Duck Hill town, Mississippi – Racial and ethnic composition Note: the US Census treats Hispanic/Latino as an ethnic category. This table excludes Latinos from the racial categories and assigns them to a separate category. Hispanics/Latinos may be of any race.
| Race / Ethnicity (NH = Non-Hispanic) | Pop 2000 | Pop 2010 | Pop 2020 | % 2000 | % 2010 | % 2020 |
|---|---|---|---|---|---|---|
| White alone (NH) | 264 | 222 | 169 | 35.39% | 30.33% | 27.30% |
| Black or African American alone (NH) | 471 | 493 | 439 | 63.14% | 67.35% | 70.92% |
| Native American or Alaska Native alone (NH) | 0 | 3 | 2 | 0.00% | 0.41% | 0.32% |
| Asian alone (NH) | 0 | 0 | 0 | 0.00% | 0.00% | 0.00% |
| Native Hawaiian or Pacific Islander alone (NH) | 0 | 0 | 0 | 0.00% | 0.00% | 0.00% |
| Other race alone (NH) | 0 | 0 | 0 | 0.00% | 0.00% | 0.00% |
| Mixed race or Multiracial (NH) | 5 | 9 | 8 | 0.67% | 1.23% | 1.29% |
| Hispanic or Latino (any race) | 6 | 5 | 1 | 0.80% | 0.68% | 0.16% |
| Total | 746 | 732 | 619 | 100.00% | 100.00% | 100.00% |

===2000 Census===
As of the census of 2000, there were 746 people, 307 households, and 201 families residing in the town. The population density was 720.8 PD/sqmi. There were 331 housing units at an average density of 319.8 /sqmi. The racial makeup of the town was 63.27% African American, 36.06% White and 0.67% from two or more races. Hispanic or Latino of any race were 0.80% of the population.

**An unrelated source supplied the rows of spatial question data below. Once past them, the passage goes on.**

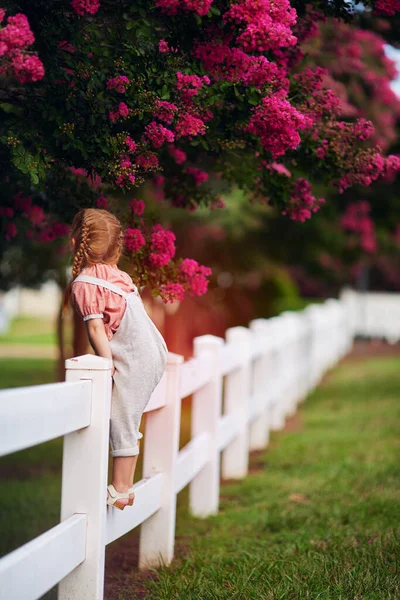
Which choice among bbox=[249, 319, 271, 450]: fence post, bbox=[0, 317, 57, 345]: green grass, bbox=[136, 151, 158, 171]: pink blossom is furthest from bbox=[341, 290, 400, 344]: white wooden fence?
bbox=[136, 151, 158, 171]: pink blossom

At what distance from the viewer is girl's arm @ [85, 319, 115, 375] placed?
3.65m

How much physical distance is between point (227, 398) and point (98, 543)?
406cm

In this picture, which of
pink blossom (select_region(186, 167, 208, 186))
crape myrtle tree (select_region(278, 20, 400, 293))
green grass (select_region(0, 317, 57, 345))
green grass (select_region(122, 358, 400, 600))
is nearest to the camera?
green grass (select_region(122, 358, 400, 600))

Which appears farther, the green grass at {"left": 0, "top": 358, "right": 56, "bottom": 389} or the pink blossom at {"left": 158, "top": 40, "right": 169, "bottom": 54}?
the green grass at {"left": 0, "top": 358, "right": 56, "bottom": 389}

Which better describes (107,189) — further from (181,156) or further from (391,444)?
(391,444)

There were 307 households, out of which 36.8% had children under the age of 18 living with them, 44.3% were married couples living together, 16.6% had a female householder with no husband present, and 34.5% were non-families. 33.2% of all households were made up of individuals, and 16.9% had someone living alone who was 65 years of age or older. The average household size was 2.43 and the average family size was 3.11.

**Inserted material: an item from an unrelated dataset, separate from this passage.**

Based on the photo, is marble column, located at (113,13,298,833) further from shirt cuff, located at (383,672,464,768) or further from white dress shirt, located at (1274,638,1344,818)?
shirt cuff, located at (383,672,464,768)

In the town, the population was spread out, with 30.3% under the age of 18, 7.0% from 18 to 24, 26.5% from 25 to 44, 20.4% from 45 to 64, and 15.8% who were 65 years of age or older. The median age was 34 years. For every 100 females, there were 81.5 males. For every 100 females aged 18 and over, there were 69.9 males.

The median income for a household in the town was $24,118, and the median income for a family was $29,375. Males had a median income of $26,731 versus $15,639 for females. The per capita income for the town was $11,550. About 18.9% of families and 21.4% of the population were below the poverty line, including 21.3% of those under age 18 and 32.6% of those age 65 or over.

==Economy==
There are several small businesses within the town limits. Of those include a small Jiffy Mart gas station where U.S. Route 51 and Main Street intersect and a Regions Bank. In September 2009, a Dollar General was opened adjacent to U.S. Route 51 in the north part of town.

==Arts and culture==
Lucie Campbell, a singer and composer of gospel music, was born in Duck Hill and a small memorial recounting her achievements in the music industry is located near the statue of Chief Duck.

===Churches===
The following is a list of churches in Duck Hill:
- Duck Hill Missionary Baptist Church
- Duck Hill Baptist Church
- MT Pleasant Missionary Baptist Church
- Wilkin Chapel Baptist Church
- Unity Baptist Church
- Sweet Home MB Church
- St. Mark MB Church
- Binford Chapel United Methodist
- Duck Hill Church of God In Christ
- Victory Apostolic Church of Duck Hill

==Education==
Winona-Montgomery Consolidated School District serves Duck Hill and operates its schools in Winona.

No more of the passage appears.